Williamsburg High School of Arts and Technology

Empowering high school students to play an active role in their education

The Williamsburg High School of Arts and Technology in Brooklyn aims to cultivate the next generation of computer engineers—creative, innovative thinkers with both the hard and soft skills necessary to become leaders of the future. To get there, they wanted students to become co-creators in their own education environment rather than passive recipients of it, but they weren’t sure how to engage students in this way. 

To guide WHSAT in engaging students in co-creation, Openbox designed and ran three engagement experiments, each an effort to solve a real issue around school, that would bring students and staff together as thought partners. From there we codified the learnings and best practices that emerged from the experiments into a set of design principles that the school can readily use and build upon for future co-creation activities—amplifying the equitable, arts-based, and experimental ethos of the school.

WHSAT is a public high school in Brooklyn, New York with 90% Black and Latinx students (2018–2019 NYSED).

How we did it

  • Alignment on project vision and goals with the core team at WHSAT. This included the identification of key audiences: students, teachers, and community school staff.
  • Immersion into the school’s ecosystem through observation of activities during and outside of classes; intercept interviews in the hallways and on the playground; and more in-depth interviews with students and staff to understand the current issues around their educational goals, as well as their potential needs and preferences for co-creation.

Recorded information:
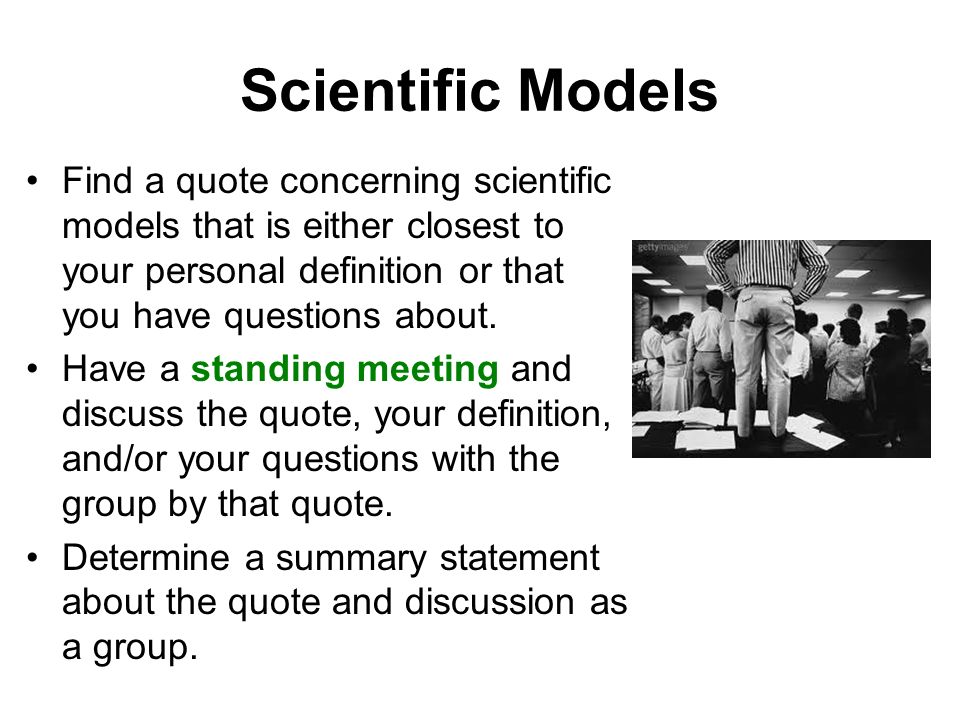 Scientific Models

• Find a quote concerning scientific models that is either closest to your personal definition or that you have questions about.

• Have a standing meeting and discuss the quote, your definition, and/or your questions with the group by that quote.

• Determine a summary statement about the quote and discussion as a group.

gettyimages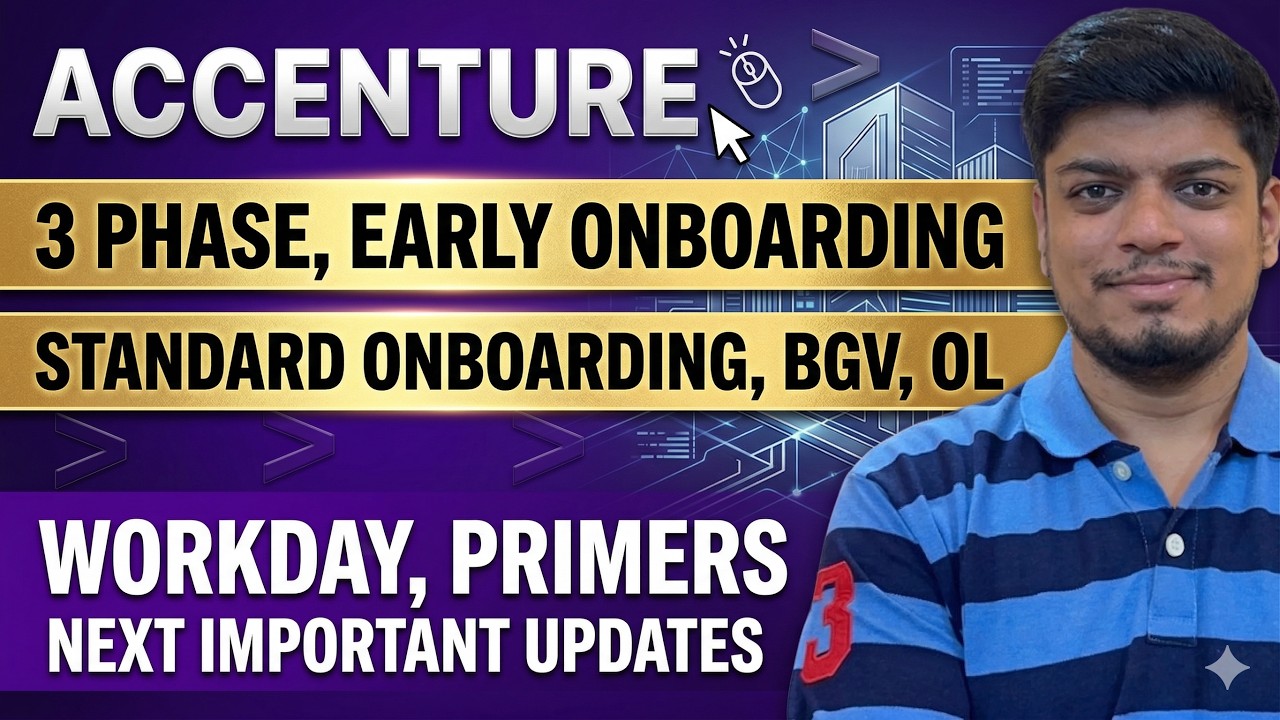 ACCENTURE

3 PHASE, EARLY ONBOARDING

STANDARD ONBOARDING, BGV, OL

WORKDAY, PRIMERS
NEXT IMPORTANT UPDATES

3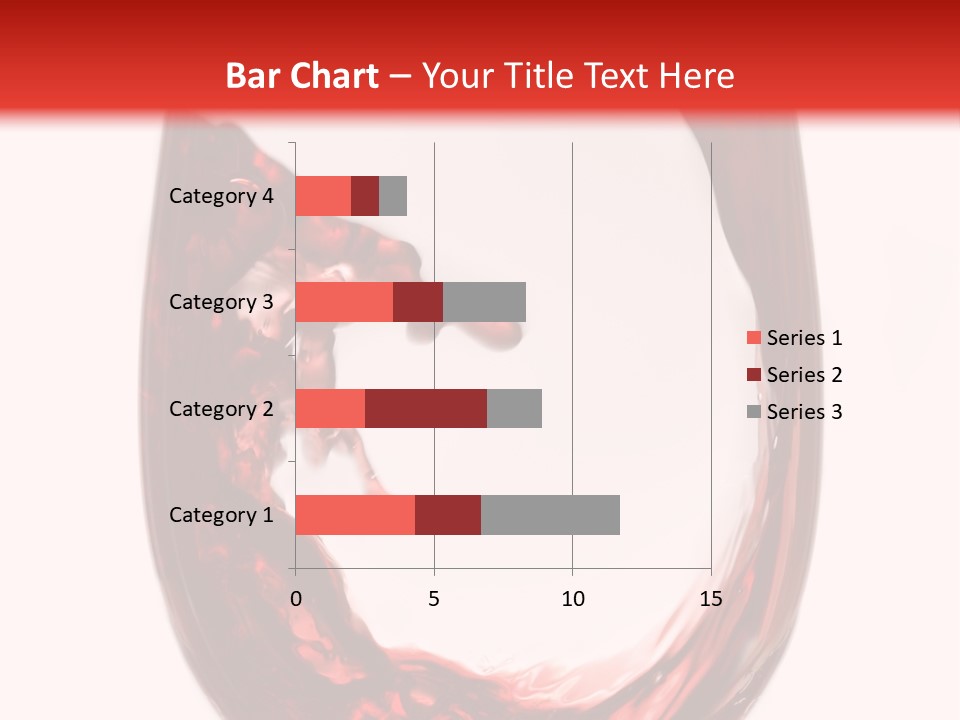 Bar Chart – Your Title Text Here

Category 4
Category 3
Category 2
Category 1

0
5
10
15

Series 1
Series 2
Series 3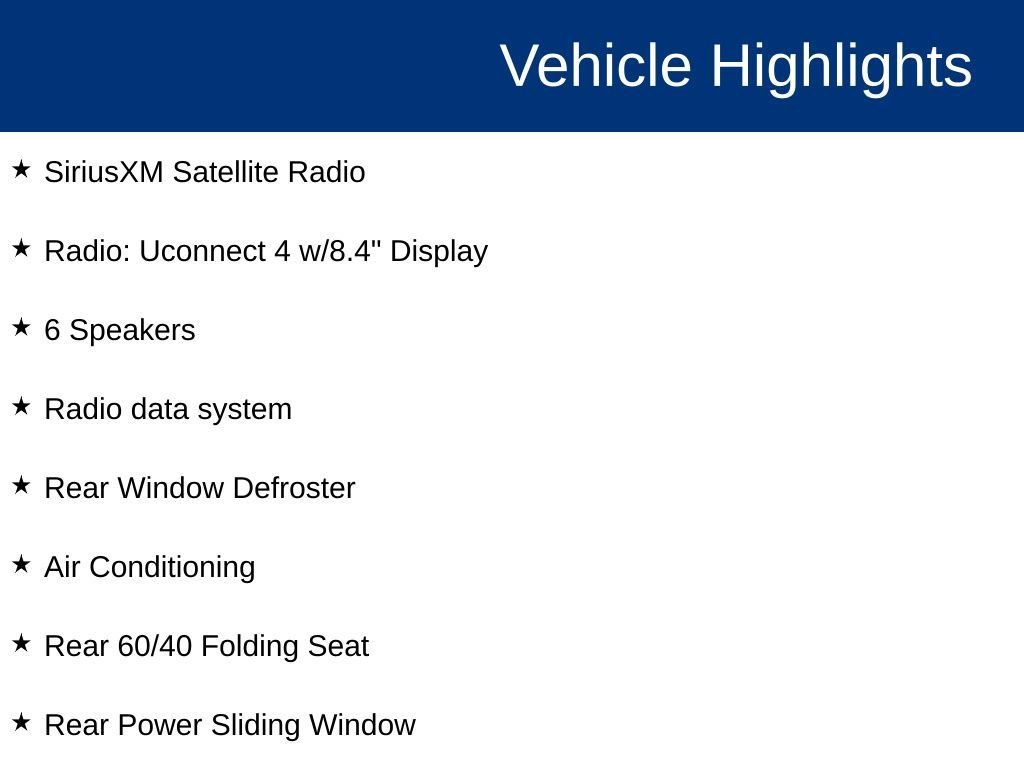 Vehicle Highlights

★ SiriusXM Satellite Radio

★ Radio: Uconnect 4 w/8.4" Display

★ 6 Speakers

★ Radio data system

★ Rear Window Defroster

★ Air Conditioning

★ Rear 60/40 Folding Seat

★ Rear Power Sliding Window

Task item:
Transcribe the passage from "Empowering high school" to "in this way." in the Williamsburg High School of Arts and Technology text.

Answer for this exercise:
Empowering high school students to play an active role in their education

The Williamsburg High School of Arts and Technology in Brooklyn aims to cultivate the next generation of computer engineers—creative, innovative thinkers with both the hard and soft skills necessary to become leaders of the future. To get there, they wanted students to become co-creators in their own education environment rather than passive recipients of it, but they weren’t sure how to engage students in this way.